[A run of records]
____
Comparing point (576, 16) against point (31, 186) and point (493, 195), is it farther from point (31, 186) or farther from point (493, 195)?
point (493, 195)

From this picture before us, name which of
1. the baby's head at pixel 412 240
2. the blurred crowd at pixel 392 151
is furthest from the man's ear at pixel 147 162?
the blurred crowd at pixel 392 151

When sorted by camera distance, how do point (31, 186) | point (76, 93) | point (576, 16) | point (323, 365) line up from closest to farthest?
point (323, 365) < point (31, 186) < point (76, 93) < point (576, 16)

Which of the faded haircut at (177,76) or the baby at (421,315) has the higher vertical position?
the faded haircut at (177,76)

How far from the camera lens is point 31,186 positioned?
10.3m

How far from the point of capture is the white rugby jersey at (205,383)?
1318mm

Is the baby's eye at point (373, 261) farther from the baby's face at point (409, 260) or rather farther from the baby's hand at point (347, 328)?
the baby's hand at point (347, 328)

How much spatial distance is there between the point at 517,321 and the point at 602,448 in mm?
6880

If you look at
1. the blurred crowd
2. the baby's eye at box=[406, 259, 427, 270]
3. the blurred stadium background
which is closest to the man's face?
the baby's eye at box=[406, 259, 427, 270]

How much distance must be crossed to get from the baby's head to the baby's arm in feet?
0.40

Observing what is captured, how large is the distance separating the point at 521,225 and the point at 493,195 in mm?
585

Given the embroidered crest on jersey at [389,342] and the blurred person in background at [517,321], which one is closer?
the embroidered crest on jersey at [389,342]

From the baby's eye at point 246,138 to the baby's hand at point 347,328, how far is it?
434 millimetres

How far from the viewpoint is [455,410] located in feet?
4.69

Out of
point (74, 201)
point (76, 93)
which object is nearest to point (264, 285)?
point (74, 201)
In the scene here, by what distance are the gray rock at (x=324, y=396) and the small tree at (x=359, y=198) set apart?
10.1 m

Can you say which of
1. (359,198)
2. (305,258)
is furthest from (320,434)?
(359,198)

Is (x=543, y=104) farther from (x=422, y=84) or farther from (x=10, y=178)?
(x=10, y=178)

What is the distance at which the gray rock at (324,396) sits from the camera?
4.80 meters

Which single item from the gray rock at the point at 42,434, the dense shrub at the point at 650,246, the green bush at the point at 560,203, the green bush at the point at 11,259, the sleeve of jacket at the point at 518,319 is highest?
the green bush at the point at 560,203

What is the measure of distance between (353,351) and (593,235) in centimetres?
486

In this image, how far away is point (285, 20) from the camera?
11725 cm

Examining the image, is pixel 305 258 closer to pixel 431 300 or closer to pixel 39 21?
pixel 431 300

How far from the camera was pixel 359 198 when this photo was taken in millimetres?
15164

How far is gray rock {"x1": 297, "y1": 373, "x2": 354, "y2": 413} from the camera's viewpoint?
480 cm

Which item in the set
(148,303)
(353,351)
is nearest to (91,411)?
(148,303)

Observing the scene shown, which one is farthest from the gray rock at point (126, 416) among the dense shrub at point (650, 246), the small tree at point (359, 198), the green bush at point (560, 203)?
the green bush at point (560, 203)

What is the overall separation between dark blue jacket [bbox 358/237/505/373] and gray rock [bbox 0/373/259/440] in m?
____
## Exercise description
Rewrite the records above, changing "gray rock" to "boulder" wherever it appears and leaving everything else as it is.

## Written response
Comparing point (576, 16) against point (31, 186) and point (493, 195), is it farther from point (31, 186) or farther from point (493, 195)?
point (493, 195)

From this picture before us, name which of
1. the baby's head at pixel 412 240
2. the blurred crowd at pixel 392 151
is furthest from the man's ear at pixel 147 162?
the blurred crowd at pixel 392 151

When sorted by camera distance, how do point (31, 186) | point (76, 93) | point (576, 16) | point (323, 365) line up from closest to farthest?
point (323, 365) < point (31, 186) < point (76, 93) < point (576, 16)

Which of the faded haircut at (177,76) or the baby at (421,315) has the higher vertical position?
the faded haircut at (177,76)

How far from the camera lens is point 31,186 positioned?
10.3m

How far from the point of capture is the white rugby jersey at (205,383)?
1318mm

Is the baby's eye at point (373, 261) farther from the baby's face at point (409, 260) or rather farther from the baby's hand at point (347, 328)?
the baby's hand at point (347, 328)

How much spatial distance is there between the point at 517,321 and the point at 602,448 in mm?
6880

If you look at
1. the blurred crowd
2. the baby's eye at box=[406, 259, 427, 270]
3. the blurred stadium background
which is closest to the man's face?
the baby's eye at box=[406, 259, 427, 270]

How much distance must be crossed to get from the baby's head to the baby's arm in feet?
0.40

Observing what is captured, how large is the distance separating the point at 521,225 and the point at 493,195 in mm?
585

Given the embroidered crest on jersey at [389,342] and the blurred person in background at [517,321], which one is closer?
the embroidered crest on jersey at [389,342]

From the baby's eye at point 246,138 to the baby's hand at point 347,328, how far is it?
434 millimetres

How far from the viewpoint is [455,410] located in feet?
4.69

Out of
point (74, 201)
point (76, 93)
which object is nearest to point (264, 285)?
point (74, 201)
In the scene here, by what distance are the boulder at (x=324, y=396) and the small tree at (x=359, y=198) set apart?
10.1 m

Can you say which of
1. (359,198)
2. (305,258)
is furthest from (320,434)?
(359,198)

Is (x=543, y=104) farther from (x=422, y=84) or farther from (x=10, y=178)?
(x=10, y=178)

What is the distance at which the boulder at (324,396) sits from the camera?
4.80 meters

Which single item from the boulder at the point at 42,434, the dense shrub at the point at 650,246, the green bush at the point at 560,203, the green bush at the point at 11,259, the sleeve of jacket at the point at 518,319 is highest?
the green bush at the point at 560,203

What is the measure of distance between (353,351) and (593,235) in centimetres?
486

In this image, how far away is point (285, 20) from the camera?
11725 cm

Examining the image, is pixel 305 258 closer to pixel 431 300 or closer to pixel 39 21?
pixel 431 300

How far from the camera was pixel 359 198 when this photo was taken in millimetres?
15164

How far is boulder {"x1": 297, "y1": 373, "x2": 354, "y2": 413} from the camera's viewpoint?
480 cm

Which item in the set
(148,303)
(353,351)
is nearest to (91,411)?
(148,303)

Observing the scene shown, which one is farthest from the boulder at point (126, 416) among the dense shrub at point (650, 246), the small tree at point (359, 198), the green bush at point (560, 203)?
the green bush at point (560, 203)

What is the overall separation between dark blue jacket [bbox 358/237/505/373] and boulder [bbox 0/373/259/440] in m?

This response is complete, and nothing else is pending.